The Wheat Genome


The cells of living animals and plants each contain a number of chromosomes. These are the location of the genes that control the way the organism grows. When the organism reproduces itself, copies of these chromosomes are transferred to the progeny. Irrespective of the number of chromosomes that the organism possesses, together they form the chromosome genome.

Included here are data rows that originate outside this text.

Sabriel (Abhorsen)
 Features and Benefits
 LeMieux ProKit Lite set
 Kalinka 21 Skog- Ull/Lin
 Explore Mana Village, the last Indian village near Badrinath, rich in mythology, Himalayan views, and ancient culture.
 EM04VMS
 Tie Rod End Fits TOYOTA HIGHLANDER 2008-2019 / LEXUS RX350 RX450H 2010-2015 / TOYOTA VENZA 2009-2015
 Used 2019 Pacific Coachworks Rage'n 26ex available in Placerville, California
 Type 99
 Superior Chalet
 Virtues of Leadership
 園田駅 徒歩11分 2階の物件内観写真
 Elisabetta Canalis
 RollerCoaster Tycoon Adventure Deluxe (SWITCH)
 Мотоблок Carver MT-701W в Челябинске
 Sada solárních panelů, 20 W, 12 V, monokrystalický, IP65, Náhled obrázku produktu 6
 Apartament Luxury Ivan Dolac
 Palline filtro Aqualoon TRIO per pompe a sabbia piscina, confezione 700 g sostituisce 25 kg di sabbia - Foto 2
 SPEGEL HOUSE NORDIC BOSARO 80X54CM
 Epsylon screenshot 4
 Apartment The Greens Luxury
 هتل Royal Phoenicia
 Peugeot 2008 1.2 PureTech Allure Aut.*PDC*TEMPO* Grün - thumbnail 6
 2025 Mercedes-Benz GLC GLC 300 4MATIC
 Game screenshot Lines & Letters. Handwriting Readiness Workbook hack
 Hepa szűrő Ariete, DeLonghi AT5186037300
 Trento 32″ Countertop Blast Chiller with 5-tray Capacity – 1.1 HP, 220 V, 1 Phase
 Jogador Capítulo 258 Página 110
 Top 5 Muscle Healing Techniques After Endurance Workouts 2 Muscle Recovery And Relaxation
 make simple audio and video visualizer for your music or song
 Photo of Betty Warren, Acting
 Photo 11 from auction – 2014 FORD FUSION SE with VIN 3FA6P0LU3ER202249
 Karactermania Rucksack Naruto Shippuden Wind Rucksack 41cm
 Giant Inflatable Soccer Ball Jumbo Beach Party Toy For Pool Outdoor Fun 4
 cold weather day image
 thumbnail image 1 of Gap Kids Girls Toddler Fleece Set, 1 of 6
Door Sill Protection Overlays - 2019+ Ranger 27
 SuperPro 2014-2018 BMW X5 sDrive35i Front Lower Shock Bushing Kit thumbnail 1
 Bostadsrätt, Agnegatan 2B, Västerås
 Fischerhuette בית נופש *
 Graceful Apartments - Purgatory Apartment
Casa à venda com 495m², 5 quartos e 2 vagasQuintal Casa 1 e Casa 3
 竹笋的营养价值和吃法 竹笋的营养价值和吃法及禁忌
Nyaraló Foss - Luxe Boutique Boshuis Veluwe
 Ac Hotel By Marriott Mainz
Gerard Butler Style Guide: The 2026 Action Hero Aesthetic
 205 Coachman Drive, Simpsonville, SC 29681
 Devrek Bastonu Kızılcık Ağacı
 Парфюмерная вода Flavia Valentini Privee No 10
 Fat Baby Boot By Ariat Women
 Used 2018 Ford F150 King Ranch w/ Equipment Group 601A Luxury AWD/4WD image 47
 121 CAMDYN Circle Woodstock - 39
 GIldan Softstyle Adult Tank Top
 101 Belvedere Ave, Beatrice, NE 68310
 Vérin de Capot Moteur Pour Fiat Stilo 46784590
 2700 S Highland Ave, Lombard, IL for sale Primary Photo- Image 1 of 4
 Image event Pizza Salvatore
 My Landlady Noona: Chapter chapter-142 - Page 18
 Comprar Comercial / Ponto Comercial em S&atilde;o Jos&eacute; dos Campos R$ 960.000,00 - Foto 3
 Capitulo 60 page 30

Wild Einkorn and some Goat Grasses are diploid plants, the cells having 14 chromosomes, or seven matching pairs. When any pollen and ovules are created, one chromosome from each pair transfers to the new cell, giving seven chromosomes in each of the pollen or ovule cells. If pollinated by the same species, the pollen and ovule will have matching chromosomes. If they are from two different species, the chromosomes will be unmatched and any progeny would normally be sterile. However, in the case of wheat hybrids, chromosome doubling or amphiploidy occurred. Each chromosome could then combine with the replicate to form matching paired chromosomes, similar to a normal pollination. Naturally occurring amphiploidy and mutations have created many tetraploid wheats with 28 chromosomes and hexaploid wheats with 42 chromosomes.

Scientists are now able to create Synthetic Hexaploid Wheats from tetraploid wheats and diploid goat grasses by using colchicine to induce chromosome doubling. These SHWs can then be used to diversify the wheat genome by transferring selected genes, such as those responsible for grain yield or disease resistance, from the diploid ancestors into modern wheat varieties.

The diagram shows the origin of the chromosomes that created the genomes of modern commercial wheats, Durum Wheat, a tetraploid with 28 chromosomes, and Spelt and Bread Wheat, hexaploids with 42 chromosomes.